_Passage provided_:
After we taught, we had a feedback session. First, we gave our thoughts and then next the teacher trainer gave his/her thoughts on the lessons. My first lesson was only twenty minutes long and was a simple act of rotating students to talk about different topics for a minute or two then discuss what everyone said to wrap it up. My first lesson teaching non-native speakers was a genuine wake-up call. My teacher trainer told me I had too much TTT. Part of the CELTA was learning all this new ESL/EFL jargon. Distinguishing between ESL, EFL, TESOL, TEFL, TEACH, FEET...okay the last two were made up, but you get the idea. TTT means Teacher Talk Time. In all my time teaching in the US, I babbled redundancies, directions, nonsense because my students, being American, could understand them. I realized that I had to choose my words more carefully. That took a lot of effort at first and still does. I learned how to check for understanding. And not just saying, "do you understand?"
After the feedback session, we were given the kind of lesson we should do for next time: reading, writing, grammar, or speaking. Then we had a lunch break in a courtyard holding tables with umbrellas where we got to know each other a little more. We could intermingle with our students and one even brought us her homemade chicken paprika one afternoon.
In the afternoon, we had a session with all three teacher trainers and re-united as a whole group. This is where we learned how to teach the present perfect on a timeline, practiced phonetic sounds, analyzed intonation, watched videos, and did small group activities. At about 5pm, we were all free to go home. By this time, we were mostly exhausted. It was an exhaustion that comes from the accumulation of a lot of knowledge.

_Dataset excerpts_:
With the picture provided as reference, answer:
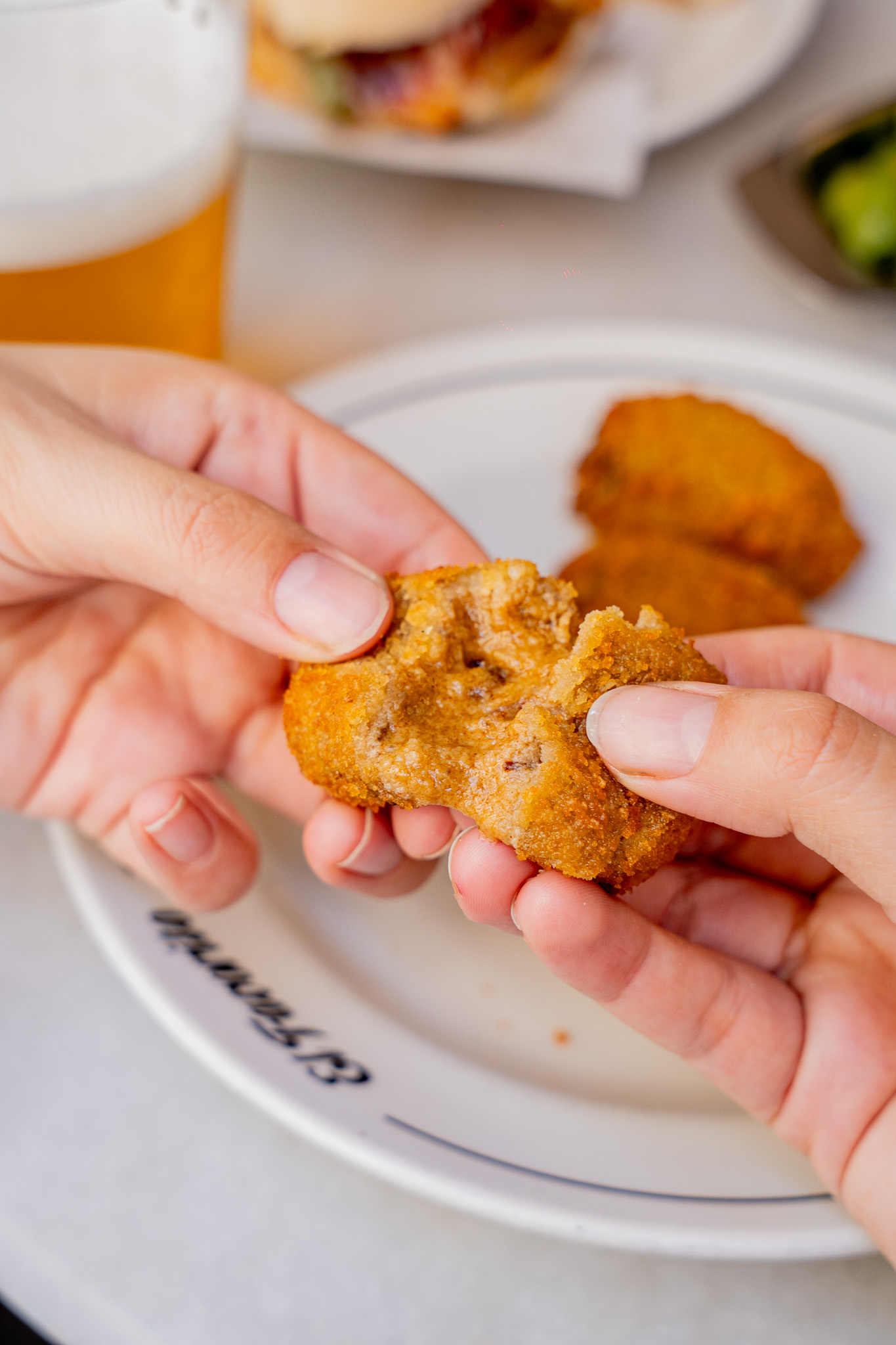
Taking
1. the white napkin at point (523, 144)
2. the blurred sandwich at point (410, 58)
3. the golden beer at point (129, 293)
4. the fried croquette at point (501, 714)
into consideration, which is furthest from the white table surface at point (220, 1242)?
the blurred sandwich at point (410, 58)

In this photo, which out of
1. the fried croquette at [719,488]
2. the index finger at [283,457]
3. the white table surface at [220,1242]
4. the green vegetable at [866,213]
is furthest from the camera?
the green vegetable at [866,213]

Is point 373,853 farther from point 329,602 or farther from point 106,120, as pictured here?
point 106,120

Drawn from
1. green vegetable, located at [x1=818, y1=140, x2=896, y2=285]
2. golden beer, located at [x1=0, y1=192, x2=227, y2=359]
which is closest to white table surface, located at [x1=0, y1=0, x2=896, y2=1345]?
golden beer, located at [x1=0, y1=192, x2=227, y2=359]

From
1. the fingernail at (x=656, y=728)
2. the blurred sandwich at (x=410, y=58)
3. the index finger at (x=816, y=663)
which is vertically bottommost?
the index finger at (x=816, y=663)

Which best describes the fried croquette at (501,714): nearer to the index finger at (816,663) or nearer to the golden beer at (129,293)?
the index finger at (816,663)

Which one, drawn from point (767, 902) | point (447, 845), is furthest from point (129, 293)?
point (767, 902)

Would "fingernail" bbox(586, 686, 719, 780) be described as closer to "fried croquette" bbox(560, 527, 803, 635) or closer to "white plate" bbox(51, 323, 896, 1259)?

_Written problem A_:
Extract each line of the records that contains the word "beer".
_Written problem B_:
Write the next part of the account of a CELTA training day, starting after its last sentence.
The text and the records have no connection to each other.

_Exercise answer A_:
3. the golden beer at point (129, 293)
2. golden beer, located at [x1=0, y1=192, x2=227, y2=359]
golden beer, located at [x1=0, y1=192, x2=227, y2=359]
Which best describes the fried croquette at (501,714): nearer to the index finger at (816,663) or nearer to the golden beer at (129,293)?

_Exercise answer B_:
Over the course of the CELTA, we were to write four papers about different topics. The weekends were our opportunity to play hard after working really hard during the week. A few of us took advantage of that, while others played it more safe. Most of the people I still talk to were those with whom I explored Budapest on the weekends.
The end of the course was overwhelmingly anti-climactic and a certificate of my course Pass was mailed home to my parents while I was still abroad.
I got my job with the Central European Teaching Program (CETP) from the suggestion of a CELTA compatriate who taught in a small Hungarian town the past year. He recommended it to me and as soon as I called the director, I had a job. It was lucky and perfect and smooth.
My experience with the CELTA was incredible in so many ways. It inspired me to build a career in ESL and I met so many great people from different countries.
It's one thing I'd recommend in a heartbeat.